** Passage to read follows **
Theoretically, the wage loss and medical benefits can last a lifetime. However, this is exceedingly rare. Why is it rare? There are many reasons. First, some people will recover from their injuries. Also, many injured workers will settle their case for a lump sum rather than taking a risk in court in terms of having their benefits reduced or terminated. But the biggest reason is a concept called Partial Disability. Once an injured worker in Pennsylvania is converted to a Partial Disability status, the wage loss is capped at 500 weeks which is approximately 9.5 years.
Temporary Total Disability vs. Partial Disability
Let’s review the two types of situations with respect to wage loss benefits. One is called TTD- Temporary Total Disability. This is when you are out of work, receiving a full work comp check due to no earnings as a result of the work injury. This can last a lifetime, but again, that’s a rare situation. The other scenario is is Partial Disability- which has a limit of 500 weeks under the Pennsylvania Workers’ Compensation Act. An injured worker is on Partial Disability if they are earning money post injury, or if the Judge finds an earning power, or if the injured worker has reached maximum medical improvement (MMI) and undergone an IRE- Impairment Rating Evaluation which resulted in a whole body impairment of under 35%.
** End of Passage to read **
** Raw data follows **
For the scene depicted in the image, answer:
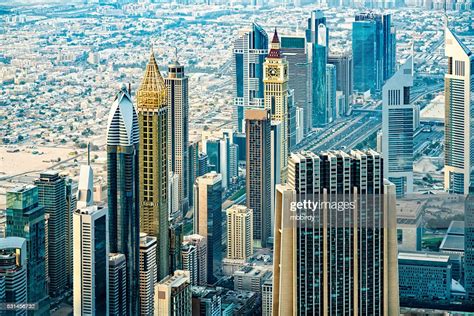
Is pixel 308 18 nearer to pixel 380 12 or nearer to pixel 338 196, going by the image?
pixel 380 12

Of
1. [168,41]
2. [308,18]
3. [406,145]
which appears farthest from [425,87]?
[168,41]

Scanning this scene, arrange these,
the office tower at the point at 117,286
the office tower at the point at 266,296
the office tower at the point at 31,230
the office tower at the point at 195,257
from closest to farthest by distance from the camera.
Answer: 1. the office tower at the point at 266,296
2. the office tower at the point at 31,230
3. the office tower at the point at 117,286
4. the office tower at the point at 195,257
** End of Raw data **
Continue the piece on Pennsylvania workers' compensation wage loss benefits, starting after its last sentence about the Impairment Rating Evaluation.

▸ **Result of the task**:
How to Get Partial Disability Benefits in Pennsylvania
There are two main ways to be converted to Partial Disability in Pennsylvania Workers’ Compensation cases. First, if the injured worker has an earning power, whether by actually working after the injury, or as a result of an Impairment Rating Evaluation, then the 500 weeks starts to run. With respect to earning power, if an injured worker is working after the work-related injury, but earning less than the pre-injury average weekly wage, then they get Partial Disability- 2/3 of the difference between the pre-injury average weekly wage, and the actual earnings post injury. However, even if the injured worker isn’t actually working, they can be converted to a Partial Disability status. How so? By way of a Labor Market Survey/Earning Power Assessment where the insurer hires a vocational expert to establish an earning power. If if the jobs don’t result in a job offer, the Work Comp Judge can find that the injured worker can handle the jobs from a vocational ability and physical capacity standpoint. Similarly, if the pre-injury Employer offers a job and the assigned Work Comp Judge believes the worker can handle it, even if they aren’t actually working, the conversion can take place and wage loss benefits can be reduced accordingly.
Why is it Rare for an Injured Worker to Stay on TTD for a Long Time?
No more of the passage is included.